§ TASK STATEMENT:
Gather every line of the entries that includes the word "California".

Dataset excerpts:

^^^^

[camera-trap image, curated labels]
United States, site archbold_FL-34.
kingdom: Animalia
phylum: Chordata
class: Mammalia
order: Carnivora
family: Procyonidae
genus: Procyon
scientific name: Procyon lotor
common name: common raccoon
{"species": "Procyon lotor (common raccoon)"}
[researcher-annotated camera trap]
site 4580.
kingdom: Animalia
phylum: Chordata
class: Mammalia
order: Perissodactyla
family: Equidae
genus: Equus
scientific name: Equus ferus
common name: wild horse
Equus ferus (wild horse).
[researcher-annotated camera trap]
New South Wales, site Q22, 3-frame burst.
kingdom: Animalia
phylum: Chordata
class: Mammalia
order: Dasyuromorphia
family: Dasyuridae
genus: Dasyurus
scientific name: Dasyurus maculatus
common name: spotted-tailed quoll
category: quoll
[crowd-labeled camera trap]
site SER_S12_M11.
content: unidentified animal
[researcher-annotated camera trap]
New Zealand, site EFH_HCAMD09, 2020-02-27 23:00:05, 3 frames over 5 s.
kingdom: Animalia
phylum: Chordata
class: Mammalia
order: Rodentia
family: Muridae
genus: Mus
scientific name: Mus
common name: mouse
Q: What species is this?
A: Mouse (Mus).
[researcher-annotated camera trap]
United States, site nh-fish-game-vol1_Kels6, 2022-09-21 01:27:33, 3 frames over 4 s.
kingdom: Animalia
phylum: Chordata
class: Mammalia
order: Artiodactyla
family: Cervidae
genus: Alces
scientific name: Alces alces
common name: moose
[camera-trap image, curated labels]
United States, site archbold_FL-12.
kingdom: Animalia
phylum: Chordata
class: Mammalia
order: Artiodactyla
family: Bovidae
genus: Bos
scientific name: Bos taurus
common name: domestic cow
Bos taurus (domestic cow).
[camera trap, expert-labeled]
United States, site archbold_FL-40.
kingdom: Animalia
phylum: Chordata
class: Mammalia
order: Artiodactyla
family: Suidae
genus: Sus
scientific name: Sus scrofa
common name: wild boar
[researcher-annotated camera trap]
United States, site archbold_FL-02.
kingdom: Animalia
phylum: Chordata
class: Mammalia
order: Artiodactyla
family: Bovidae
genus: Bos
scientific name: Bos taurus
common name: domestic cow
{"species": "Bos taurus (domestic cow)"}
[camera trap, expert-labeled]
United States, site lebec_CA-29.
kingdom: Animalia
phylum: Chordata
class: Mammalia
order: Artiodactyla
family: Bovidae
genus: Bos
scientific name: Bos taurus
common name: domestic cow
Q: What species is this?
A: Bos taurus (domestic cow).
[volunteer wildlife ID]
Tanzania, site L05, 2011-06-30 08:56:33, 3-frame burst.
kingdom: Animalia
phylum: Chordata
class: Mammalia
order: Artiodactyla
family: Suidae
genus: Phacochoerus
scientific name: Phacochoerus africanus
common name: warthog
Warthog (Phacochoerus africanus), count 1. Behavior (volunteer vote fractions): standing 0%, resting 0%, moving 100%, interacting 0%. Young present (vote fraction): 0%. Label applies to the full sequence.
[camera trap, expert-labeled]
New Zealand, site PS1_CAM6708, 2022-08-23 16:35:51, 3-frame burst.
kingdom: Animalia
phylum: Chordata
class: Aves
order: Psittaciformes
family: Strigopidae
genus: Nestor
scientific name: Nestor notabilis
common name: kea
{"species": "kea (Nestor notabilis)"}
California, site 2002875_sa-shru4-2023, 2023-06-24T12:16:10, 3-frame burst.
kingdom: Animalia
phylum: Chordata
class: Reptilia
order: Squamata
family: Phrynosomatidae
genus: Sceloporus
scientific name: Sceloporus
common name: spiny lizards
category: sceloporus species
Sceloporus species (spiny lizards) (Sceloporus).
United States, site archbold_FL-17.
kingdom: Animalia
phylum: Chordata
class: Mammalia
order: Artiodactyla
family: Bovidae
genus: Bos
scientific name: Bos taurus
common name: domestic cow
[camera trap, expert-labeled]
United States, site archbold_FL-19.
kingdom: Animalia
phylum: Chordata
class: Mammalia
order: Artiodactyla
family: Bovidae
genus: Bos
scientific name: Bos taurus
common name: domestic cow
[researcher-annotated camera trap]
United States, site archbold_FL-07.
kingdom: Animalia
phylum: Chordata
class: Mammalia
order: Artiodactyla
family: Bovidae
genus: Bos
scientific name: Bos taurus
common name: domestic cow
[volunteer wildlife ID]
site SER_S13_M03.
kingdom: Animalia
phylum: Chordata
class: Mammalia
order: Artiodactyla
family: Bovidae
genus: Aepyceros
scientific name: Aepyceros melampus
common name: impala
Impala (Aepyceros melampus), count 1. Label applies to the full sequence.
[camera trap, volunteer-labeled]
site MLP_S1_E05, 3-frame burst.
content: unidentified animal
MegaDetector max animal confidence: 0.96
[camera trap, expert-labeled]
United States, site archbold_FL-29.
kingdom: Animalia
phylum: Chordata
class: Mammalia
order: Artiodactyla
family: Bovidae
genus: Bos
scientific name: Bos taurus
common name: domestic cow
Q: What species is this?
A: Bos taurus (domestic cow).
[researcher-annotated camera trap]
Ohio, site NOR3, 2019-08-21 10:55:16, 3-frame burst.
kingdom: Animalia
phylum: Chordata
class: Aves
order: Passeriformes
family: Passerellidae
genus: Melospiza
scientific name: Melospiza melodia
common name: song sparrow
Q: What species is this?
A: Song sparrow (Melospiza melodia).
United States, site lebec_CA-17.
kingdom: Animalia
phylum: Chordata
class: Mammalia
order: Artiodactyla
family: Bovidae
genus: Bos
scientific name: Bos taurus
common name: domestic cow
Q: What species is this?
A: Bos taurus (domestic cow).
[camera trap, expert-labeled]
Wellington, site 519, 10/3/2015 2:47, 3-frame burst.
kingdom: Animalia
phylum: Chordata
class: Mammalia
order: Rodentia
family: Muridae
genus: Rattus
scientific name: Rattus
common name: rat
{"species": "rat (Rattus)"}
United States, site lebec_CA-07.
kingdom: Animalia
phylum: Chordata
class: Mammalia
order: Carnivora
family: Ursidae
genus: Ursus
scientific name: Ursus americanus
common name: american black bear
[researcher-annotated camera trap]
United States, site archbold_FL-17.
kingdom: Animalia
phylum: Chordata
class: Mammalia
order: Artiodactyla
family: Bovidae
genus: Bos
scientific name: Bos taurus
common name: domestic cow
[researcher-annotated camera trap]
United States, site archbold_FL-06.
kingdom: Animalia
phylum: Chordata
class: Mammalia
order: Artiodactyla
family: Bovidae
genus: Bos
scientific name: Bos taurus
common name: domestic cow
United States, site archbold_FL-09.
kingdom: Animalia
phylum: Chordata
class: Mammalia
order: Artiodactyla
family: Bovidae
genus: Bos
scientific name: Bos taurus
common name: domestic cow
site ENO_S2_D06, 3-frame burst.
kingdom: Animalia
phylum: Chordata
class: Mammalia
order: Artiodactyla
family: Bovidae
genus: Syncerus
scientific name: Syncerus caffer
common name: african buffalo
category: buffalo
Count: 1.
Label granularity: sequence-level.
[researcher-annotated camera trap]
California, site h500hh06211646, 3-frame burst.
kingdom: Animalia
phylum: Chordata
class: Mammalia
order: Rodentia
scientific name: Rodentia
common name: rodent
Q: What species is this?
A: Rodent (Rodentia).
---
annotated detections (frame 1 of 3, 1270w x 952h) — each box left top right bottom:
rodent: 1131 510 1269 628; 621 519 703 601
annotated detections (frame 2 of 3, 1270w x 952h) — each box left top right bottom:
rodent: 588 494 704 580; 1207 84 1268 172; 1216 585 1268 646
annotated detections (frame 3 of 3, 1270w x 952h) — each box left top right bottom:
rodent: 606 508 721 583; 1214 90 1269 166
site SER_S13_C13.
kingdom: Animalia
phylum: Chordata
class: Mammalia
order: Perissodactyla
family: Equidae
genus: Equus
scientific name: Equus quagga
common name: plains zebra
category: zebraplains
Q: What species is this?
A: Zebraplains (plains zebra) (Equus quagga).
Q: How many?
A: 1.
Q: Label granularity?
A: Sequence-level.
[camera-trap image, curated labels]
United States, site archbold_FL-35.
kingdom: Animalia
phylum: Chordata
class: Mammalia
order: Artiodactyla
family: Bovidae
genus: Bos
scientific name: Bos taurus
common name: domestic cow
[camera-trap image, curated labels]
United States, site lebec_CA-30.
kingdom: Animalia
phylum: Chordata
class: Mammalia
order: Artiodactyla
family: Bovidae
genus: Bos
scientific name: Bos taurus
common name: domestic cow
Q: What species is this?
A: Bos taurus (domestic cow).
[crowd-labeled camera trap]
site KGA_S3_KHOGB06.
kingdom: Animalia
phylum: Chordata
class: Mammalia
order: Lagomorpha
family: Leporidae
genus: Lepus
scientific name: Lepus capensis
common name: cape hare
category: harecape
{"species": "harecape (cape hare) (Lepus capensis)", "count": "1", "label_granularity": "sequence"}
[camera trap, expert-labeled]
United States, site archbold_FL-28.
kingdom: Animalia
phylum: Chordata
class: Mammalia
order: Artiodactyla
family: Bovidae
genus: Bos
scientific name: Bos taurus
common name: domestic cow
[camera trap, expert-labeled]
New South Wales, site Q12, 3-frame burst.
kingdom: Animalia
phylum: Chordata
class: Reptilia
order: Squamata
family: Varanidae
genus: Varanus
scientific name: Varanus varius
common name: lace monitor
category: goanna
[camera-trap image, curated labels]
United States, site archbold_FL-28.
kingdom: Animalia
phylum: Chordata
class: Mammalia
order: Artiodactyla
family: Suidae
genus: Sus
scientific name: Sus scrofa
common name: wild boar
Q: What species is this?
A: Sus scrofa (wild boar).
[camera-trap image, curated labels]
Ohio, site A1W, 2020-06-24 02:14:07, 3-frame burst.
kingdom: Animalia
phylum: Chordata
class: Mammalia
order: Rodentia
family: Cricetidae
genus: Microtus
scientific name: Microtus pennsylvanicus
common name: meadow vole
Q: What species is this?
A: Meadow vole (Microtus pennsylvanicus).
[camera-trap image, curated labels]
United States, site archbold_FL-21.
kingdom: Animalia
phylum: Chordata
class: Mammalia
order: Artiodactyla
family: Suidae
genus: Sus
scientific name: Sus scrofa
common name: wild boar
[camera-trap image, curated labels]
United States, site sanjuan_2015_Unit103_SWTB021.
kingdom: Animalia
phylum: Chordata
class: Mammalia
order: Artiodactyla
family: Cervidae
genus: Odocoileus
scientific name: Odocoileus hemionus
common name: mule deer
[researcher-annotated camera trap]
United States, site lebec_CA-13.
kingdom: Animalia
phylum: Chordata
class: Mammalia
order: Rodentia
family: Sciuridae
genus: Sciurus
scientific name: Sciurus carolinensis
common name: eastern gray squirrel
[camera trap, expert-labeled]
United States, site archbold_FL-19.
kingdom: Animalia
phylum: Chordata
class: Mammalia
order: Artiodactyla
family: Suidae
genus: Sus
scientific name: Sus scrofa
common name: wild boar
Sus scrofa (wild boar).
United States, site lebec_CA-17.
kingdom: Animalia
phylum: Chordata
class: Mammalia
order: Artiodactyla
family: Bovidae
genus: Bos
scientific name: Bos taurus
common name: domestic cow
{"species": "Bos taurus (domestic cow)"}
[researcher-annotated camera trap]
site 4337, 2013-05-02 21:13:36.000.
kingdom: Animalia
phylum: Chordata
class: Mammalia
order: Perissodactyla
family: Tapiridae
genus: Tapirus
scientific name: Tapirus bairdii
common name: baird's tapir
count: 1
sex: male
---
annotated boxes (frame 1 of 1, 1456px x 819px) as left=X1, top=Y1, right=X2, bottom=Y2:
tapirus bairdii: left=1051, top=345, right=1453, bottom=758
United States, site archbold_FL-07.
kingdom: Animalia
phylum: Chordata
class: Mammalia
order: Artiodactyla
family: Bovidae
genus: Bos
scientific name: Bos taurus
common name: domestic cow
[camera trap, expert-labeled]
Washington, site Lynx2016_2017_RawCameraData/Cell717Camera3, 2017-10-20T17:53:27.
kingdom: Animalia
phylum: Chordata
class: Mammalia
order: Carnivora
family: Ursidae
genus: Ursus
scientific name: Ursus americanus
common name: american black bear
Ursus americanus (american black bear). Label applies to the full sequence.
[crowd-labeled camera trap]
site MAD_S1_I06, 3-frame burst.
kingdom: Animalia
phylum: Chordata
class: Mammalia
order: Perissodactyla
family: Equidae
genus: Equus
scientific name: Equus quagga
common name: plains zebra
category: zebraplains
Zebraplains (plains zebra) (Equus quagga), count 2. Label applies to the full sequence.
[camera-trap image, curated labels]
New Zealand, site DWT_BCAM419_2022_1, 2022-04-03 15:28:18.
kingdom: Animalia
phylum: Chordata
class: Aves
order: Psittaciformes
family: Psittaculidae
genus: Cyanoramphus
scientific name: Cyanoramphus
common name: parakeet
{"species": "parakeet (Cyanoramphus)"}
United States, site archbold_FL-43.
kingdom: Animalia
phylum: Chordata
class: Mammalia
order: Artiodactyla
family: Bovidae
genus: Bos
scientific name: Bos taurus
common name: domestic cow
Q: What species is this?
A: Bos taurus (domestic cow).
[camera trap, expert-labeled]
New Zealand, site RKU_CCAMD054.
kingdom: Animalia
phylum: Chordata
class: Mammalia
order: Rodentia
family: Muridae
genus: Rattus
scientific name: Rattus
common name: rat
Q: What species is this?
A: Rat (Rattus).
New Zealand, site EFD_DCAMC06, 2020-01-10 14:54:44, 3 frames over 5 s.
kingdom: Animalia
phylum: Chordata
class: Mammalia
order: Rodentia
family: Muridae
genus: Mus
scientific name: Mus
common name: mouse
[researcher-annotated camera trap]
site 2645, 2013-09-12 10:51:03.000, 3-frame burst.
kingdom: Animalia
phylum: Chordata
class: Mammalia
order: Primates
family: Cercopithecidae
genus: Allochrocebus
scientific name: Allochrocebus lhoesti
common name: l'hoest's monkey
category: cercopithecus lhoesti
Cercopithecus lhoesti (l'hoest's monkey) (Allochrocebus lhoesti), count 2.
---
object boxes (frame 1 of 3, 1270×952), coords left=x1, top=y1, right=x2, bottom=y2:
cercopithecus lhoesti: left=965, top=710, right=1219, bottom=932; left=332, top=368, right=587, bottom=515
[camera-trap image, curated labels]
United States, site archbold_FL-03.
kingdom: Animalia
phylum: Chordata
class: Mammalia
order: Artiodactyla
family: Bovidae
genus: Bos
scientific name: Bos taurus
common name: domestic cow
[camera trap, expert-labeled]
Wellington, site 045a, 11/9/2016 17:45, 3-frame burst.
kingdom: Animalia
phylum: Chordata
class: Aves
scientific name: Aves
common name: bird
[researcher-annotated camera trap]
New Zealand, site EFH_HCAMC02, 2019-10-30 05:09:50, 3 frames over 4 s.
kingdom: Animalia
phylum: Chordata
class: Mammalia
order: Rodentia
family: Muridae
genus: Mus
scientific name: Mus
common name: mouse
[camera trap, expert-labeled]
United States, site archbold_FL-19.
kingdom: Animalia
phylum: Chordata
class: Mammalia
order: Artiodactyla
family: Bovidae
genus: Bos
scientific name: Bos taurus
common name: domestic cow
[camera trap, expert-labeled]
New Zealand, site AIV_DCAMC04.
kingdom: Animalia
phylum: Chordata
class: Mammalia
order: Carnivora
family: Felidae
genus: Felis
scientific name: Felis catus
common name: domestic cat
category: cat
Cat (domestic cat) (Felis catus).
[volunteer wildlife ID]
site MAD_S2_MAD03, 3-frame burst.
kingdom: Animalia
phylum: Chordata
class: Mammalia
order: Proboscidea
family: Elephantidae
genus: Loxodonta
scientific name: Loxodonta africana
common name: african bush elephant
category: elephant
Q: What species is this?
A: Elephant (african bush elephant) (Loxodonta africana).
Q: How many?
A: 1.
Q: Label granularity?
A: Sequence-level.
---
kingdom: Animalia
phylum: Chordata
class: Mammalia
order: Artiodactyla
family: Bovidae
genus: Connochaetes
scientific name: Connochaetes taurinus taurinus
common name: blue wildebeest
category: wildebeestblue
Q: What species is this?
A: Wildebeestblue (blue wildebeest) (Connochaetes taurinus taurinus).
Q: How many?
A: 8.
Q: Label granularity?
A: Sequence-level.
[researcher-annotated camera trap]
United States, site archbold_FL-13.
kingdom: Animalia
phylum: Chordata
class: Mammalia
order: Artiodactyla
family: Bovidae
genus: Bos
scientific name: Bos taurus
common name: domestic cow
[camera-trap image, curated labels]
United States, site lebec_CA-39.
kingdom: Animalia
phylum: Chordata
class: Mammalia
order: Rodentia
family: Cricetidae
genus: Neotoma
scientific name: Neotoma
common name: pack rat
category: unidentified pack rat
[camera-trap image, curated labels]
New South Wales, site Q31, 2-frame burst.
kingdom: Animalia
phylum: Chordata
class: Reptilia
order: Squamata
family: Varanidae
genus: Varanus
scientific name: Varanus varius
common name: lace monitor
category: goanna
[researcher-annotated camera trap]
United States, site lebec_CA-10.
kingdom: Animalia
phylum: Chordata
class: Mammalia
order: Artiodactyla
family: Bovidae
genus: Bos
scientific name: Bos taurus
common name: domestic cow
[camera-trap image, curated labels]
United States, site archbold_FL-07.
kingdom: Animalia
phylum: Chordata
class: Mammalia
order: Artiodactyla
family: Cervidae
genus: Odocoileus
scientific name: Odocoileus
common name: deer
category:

^^^^

§ TASK ANSWER:
California, site 2002875_sa-shru4-2023, 2023-06-24T12:16:10, 3-frame burst.
California, site h500hh06211646, 3-frame burst.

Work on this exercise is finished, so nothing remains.